In search of maximum non-overlapping codes
Lidija Stanovnik, Miha Moškon, Miha Mraz
TL;DR
This work tackles the problem of maximum non-overlapping (cross-bifix-free) codes by formulating SQN$(q,n)$, an integer optimization that selects partition sizes to maximize code size within the partition-based framework $\\mathcal{M}_{q,n}$ proposed by Fimmel et al. It proves that all maximal non-overlapping codes reside in $\\mathcal{M}_{q,n}$ and provides a concrete size formula $|C|=\sum_{i=1}^{n-1} |L_i||R_{n-i}|$, along with necessary and sufficient maximality conditions. The authors derive exact results for four-letter codes, e.g., $S(q,4)=\left[\frac{3q}{4}\right]^3 \left(q-\left[\frac{3q}{4}\right]\right)$ and $N(q,4)=2\binom{q}{\left[\frac{3q}{4}\right]} q$, and show through extensive computations that existing constructions are often not optimal. They also present reductions to SQN to prune search space, compare outcomes with prior constructions, and offer conjectures about the structure of maximal codes, supported by public code and data.
Abstract
Non-overlapping codes are block codes that have arisen in diverse contexts of computer science and biology.

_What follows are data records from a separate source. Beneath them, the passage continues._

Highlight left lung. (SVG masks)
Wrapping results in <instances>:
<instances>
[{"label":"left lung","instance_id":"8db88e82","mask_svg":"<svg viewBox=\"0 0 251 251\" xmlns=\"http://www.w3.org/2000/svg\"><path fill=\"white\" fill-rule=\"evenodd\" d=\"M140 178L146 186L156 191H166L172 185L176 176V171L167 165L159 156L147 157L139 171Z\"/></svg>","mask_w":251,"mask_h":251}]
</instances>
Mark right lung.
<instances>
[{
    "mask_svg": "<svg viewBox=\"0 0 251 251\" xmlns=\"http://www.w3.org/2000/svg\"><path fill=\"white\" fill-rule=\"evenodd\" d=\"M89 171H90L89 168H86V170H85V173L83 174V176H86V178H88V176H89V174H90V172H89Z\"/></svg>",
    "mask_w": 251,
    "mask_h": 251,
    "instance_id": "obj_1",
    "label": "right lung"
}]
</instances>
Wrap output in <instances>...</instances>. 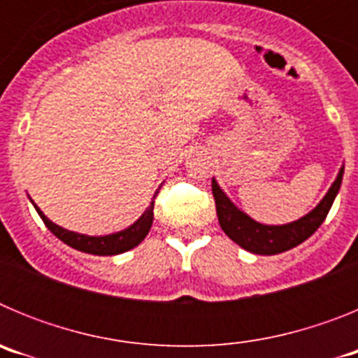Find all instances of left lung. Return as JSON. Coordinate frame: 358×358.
<instances>
[{
    "label": "left lung",
    "instance_id": "left-lung-1",
    "mask_svg": "<svg viewBox=\"0 0 358 358\" xmlns=\"http://www.w3.org/2000/svg\"><path fill=\"white\" fill-rule=\"evenodd\" d=\"M344 164L339 169V173L335 177V181L328 188L327 195L319 201L317 206L301 218H297L294 222L281 224V226H268L262 224L255 218L249 217L245 211L240 210L235 202L227 197V194L220 188L217 179L213 177L211 181V189H213L215 204H217V217L218 224L222 231L229 236L240 248L245 249L255 255H280L289 249L296 248L301 242H305L308 236H312L317 231V227L324 222L335 197L339 194L341 182H343Z\"/></svg>",
    "mask_w": 358,
    "mask_h": 358
}]
</instances>
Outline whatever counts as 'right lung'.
Listing matches in <instances>:
<instances>
[{"label":"right lung","mask_w":358,"mask_h":358,"mask_svg":"<svg viewBox=\"0 0 358 358\" xmlns=\"http://www.w3.org/2000/svg\"><path fill=\"white\" fill-rule=\"evenodd\" d=\"M159 188L156 189V194L152 197L150 206L141 213V217L136 220L134 224H131L129 227L122 231H116V233H109V235H100V236H91V235H82V233H77V231H69L66 227L57 226L50 220L46 215L41 211V208L37 206L36 202H30L34 204L36 211L39 213V217L43 218V222L46 224L50 231L59 240H62L64 243H68L69 248L77 249V251L87 252V255H96V256H115L122 255L125 251H131L136 245H140L143 242L145 236L148 235V231L152 227V220H154V199L159 194Z\"/></svg>","instance_id":"1"}]
</instances>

Applications typically require finding non-overlapping codes with large cardinalities, but the maximum size of non-overlapping codes has been determined only for cases where the codeword length divides the size of the alphabet, and for codes with codewords of length two or three. For all other alphabet sizes and codeword lengths no computationally feasible way to identify non-overlapping codes that attain the maximum size has been found to date. Herein we characterize maximal non-overlapping codes. We formulate the maximum non-overlapping code problem as an integer optimization problem and determine necessary conditions for optimality of a non-overlapping code. Moreover, we solve several instances of the optimization problem to show that the hitherto known constructions do not generate the optimal codes for many alphabet sizes and codeword lengths. We also evaluate the number of distinct maximum non-overlapping codes.